Fernando Brant, o filho do Moacyr e da Yolanda, fez poesia das pessoas e dos bichos. Como poucos, o compositor que partiu na semana passada deu sentimento às coisas e aos lugares, em versos que vencem o tempo. Por onde passou, o mineiro de Caldas, no Sul de Minas, escreveu paisagens e assentou janela no coração e na alma das gentes. Depois de crescer moleque em Diamantina, aos 9 anos, o menino observador partiu com a família para Belo Horizonte. Da capital, Fernando fez quintal mundo adentro para suas travessuras. Em homenagem ao artista, o Estado de Minas percorreu um pedaço da BH de Brant, e esteve em muitas das esquinas do poeta. A mais famosa, seguramente a das ruas Divinópolis e Paraisópolis, no Bairro Santa Tereza, que batizou o movimento musical imortalizado por Brant e por amigos como Milton Nascimento, Lô e Márcio Borges, Beto Guedes e Toninho Horta. Mas há outras.
Das lições deixadas pelo irmão poeta, Ana Brant destaca o valor da família, “do chão e da origem”. “Ele amava muito a terra dele. Preocupava-se sempre em valorizar as pessoas. Conhecemos Belo Horizonte por meio do olhar dele, que sempre trouxe os amigos para dentro da nossa casa. Os amigos dele eram nossos amigos também”, diz a jornalista. Moacyr considera que de “tão belo-horizontino”, o irmão não deu conta de morar no Rio de Janeiro. “Ele pediu transferência na Faculdade de Direito e no trabalho como jornalista na revista O Cruzeiro.

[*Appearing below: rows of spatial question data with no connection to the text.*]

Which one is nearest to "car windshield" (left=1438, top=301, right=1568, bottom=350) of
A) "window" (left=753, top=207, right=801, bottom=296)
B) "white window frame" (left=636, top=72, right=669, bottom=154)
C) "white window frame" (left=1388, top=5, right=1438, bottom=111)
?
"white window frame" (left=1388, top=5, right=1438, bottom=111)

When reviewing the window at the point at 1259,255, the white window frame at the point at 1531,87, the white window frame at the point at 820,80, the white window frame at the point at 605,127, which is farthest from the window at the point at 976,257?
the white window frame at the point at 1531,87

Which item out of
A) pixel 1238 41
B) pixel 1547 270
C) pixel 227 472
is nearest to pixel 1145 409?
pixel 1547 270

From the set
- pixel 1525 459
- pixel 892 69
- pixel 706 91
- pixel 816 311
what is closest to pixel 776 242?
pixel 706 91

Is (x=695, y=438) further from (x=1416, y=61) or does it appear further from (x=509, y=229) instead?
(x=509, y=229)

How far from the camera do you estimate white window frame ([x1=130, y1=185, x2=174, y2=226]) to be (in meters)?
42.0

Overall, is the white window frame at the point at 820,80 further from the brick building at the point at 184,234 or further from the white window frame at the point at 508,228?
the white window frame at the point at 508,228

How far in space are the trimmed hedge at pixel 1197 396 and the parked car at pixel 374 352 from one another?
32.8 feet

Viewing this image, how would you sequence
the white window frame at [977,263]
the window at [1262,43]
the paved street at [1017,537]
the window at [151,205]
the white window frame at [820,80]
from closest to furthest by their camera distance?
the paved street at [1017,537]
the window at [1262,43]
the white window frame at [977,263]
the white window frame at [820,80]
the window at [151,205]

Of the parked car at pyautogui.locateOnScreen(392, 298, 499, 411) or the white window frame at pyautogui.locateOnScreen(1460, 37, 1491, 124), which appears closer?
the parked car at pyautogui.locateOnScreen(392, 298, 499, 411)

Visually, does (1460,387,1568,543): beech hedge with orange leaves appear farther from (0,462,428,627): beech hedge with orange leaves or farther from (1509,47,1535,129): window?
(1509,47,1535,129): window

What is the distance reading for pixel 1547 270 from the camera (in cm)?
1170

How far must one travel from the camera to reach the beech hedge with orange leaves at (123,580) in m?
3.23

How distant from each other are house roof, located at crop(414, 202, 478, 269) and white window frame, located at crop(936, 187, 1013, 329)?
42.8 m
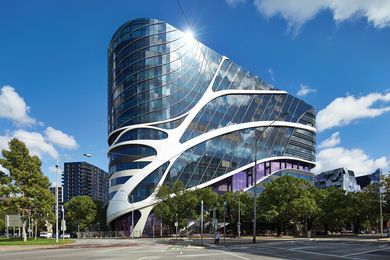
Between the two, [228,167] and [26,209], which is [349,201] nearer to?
[228,167]

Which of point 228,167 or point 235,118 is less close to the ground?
point 235,118

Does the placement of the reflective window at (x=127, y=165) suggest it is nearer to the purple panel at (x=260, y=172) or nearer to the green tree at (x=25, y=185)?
the green tree at (x=25, y=185)

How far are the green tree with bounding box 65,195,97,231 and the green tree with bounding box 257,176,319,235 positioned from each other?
2181 inches

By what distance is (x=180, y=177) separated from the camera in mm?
99875

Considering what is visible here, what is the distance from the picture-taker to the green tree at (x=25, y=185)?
176 ft

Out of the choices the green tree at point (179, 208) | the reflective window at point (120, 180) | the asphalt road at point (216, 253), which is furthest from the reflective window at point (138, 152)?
the asphalt road at point (216, 253)

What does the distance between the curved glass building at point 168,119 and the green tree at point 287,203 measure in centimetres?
2385

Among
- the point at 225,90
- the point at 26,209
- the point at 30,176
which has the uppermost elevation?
the point at 225,90

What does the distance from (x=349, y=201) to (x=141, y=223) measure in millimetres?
47004

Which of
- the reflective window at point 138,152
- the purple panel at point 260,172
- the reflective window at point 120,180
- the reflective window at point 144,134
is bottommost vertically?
the reflective window at point 120,180

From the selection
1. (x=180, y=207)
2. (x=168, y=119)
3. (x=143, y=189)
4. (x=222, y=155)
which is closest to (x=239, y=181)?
(x=222, y=155)

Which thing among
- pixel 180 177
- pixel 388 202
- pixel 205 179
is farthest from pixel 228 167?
pixel 388 202

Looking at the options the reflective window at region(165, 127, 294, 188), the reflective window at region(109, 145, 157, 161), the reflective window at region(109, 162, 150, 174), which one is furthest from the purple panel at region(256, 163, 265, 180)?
the reflective window at region(109, 162, 150, 174)

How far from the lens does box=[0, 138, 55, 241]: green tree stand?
176 feet
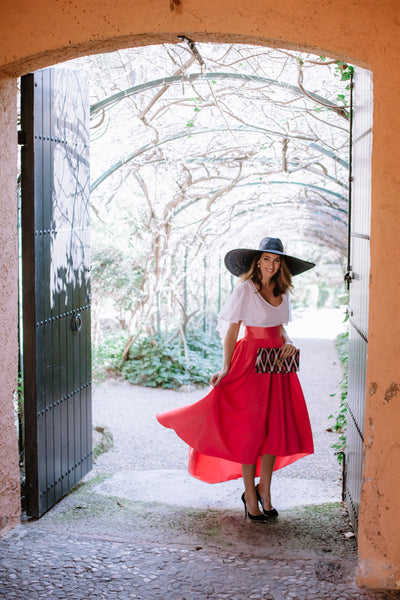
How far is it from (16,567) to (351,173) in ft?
9.56

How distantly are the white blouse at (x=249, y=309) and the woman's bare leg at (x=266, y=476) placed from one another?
825mm

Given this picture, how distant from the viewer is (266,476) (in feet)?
12.7

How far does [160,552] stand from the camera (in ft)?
10.9

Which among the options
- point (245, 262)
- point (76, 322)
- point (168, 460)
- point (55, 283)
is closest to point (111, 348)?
point (168, 460)

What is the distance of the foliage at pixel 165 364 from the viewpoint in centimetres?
922

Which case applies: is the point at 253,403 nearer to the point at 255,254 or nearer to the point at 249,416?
the point at 249,416

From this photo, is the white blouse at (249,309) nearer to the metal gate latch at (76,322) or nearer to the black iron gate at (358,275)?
the black iron gate at (358,275)

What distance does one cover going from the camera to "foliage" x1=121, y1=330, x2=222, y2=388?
9.22 m

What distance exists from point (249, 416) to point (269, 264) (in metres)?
0.95

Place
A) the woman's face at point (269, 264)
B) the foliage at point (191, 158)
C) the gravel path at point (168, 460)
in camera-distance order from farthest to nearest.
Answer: the foliage at point (191, 158), the gravel path at point (168, 460), the woman's face at point (269, 264)

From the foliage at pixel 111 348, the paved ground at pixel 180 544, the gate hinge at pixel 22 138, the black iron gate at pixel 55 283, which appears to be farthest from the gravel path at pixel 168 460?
the gate hinge at pixel 22 138

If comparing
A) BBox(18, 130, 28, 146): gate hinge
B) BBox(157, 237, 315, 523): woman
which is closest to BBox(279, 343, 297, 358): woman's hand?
BBox(157, 237, 315, 523): woman

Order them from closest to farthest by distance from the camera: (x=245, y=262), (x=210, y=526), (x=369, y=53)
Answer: (x=369, y=53), (x=210, y=526), (x=245, y=262)

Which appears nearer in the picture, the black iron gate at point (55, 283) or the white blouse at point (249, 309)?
the black iron gate at point (55, 283)
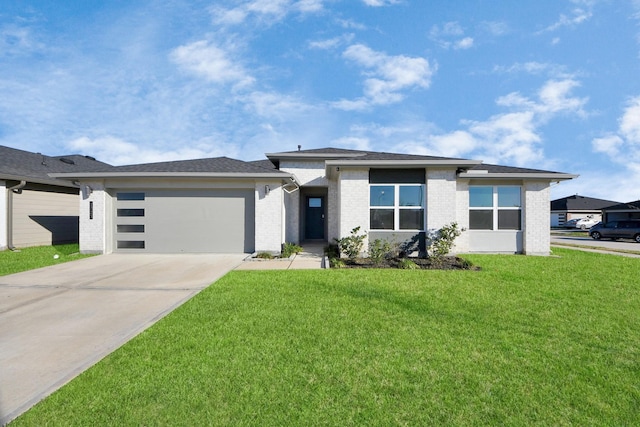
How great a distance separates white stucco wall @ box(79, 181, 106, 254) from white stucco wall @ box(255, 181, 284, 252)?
5598 millimetres

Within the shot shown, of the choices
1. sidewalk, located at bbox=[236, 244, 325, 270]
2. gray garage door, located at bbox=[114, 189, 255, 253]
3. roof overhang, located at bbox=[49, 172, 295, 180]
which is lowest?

O Bairro Cachoeirinha, na Região Nordeste, é destaque na BH do poeta.
Simplicidade e encanto
Wallace Silva, antes do salão, onde está há 18 anos, já conhecia o compositor de outras passagens pela Quilombo, produtora de Milton Nascimento, nos anos 1980 e 1990. O cabeleireiro, fã e amigo é outro que chama a atenção para a educação e generosidade da família. “É uma perda que a gente nem dá conta de explicar. É o próprio Fernando quem mais vai fazer falta na poesia dele”, diz, com a voz embargada. Gil Marciano era quem cuidava do cabelo do poeta. O empresário já foi inclusive personagem das crônicas de Fernando Brant publicadas no EM.
“Ele cortava o cabelo de pouco em pouco tempo, porque não gostava de ver crescer o topete. Uma vez, mudei o jeito de pentear. Ele demorou a voltar e fiquei preocupado. Quando voltou, perguntei se tinha ficado aborrecido e ele disse: ‘Não acredito que eu passei a vida inteira brigando com o meu topete, penteando para o lado errado. Ficou muito bom’. E sorriu”, conta Gil. “O bom humor e a sensibilidade dele para falar e escrever vão ficar em mim para toda a vida”, pontua.
MERCADO
No Mercado Central, no Mané Doido, Fernando arrebatou o coração da família Drumond. A começar pelo Manoel Penido, o próprio Mané, que, emocionado, mal dá conta de falar sobre a partida do amigo. Fôlego retomado, o comerciante aposentado elogia o poeta: “Desconheço defeito no Fernando Brant. Um amigo que me trouxe muita alegria, quando lançou o livro dele no meu bar. Ele fez morada no coração do povo de Belo Horizonte”, diz. Fátima Drumond, filha do Manoel, também se emociona ao falar do compositor. “Fez caso do meu pai, fez caso de mim. O Fernando é poeta que eternizou a amizade com a Canção da América”, diz a professora, que homenageia o compositor em seu mestrado em administração.
Em outro quadrante da Avenida Augusto de Lima, em mais uma das tantas esquinas do poeta, está o Edifício Maletta. Nele, mais um caminho de encontros: a Cantina do Lucas. O advogado Márcio Santiago, de 72, companheiro de torcida e prosa, na mesa de sempre, a 19, relembra o amigo. “Era um grande americano. Um cinéfilo apaixonado. Achava que o verso, que a poesia, estava acima dele. Tinha um respeito enorme pela palavra. Sabia da força de seus versos. Um refém da poesia. Já bebemos muita cerveja aqui”, diz. Rua da Bahia acima, na Praça da Liberdade, a alameda central tem o nome “Travessia” – homenagem à famosa canção de Fernando e Milton. Ali, no coração de BH, ficou a homenagem ao poeta que tinha BH no coração.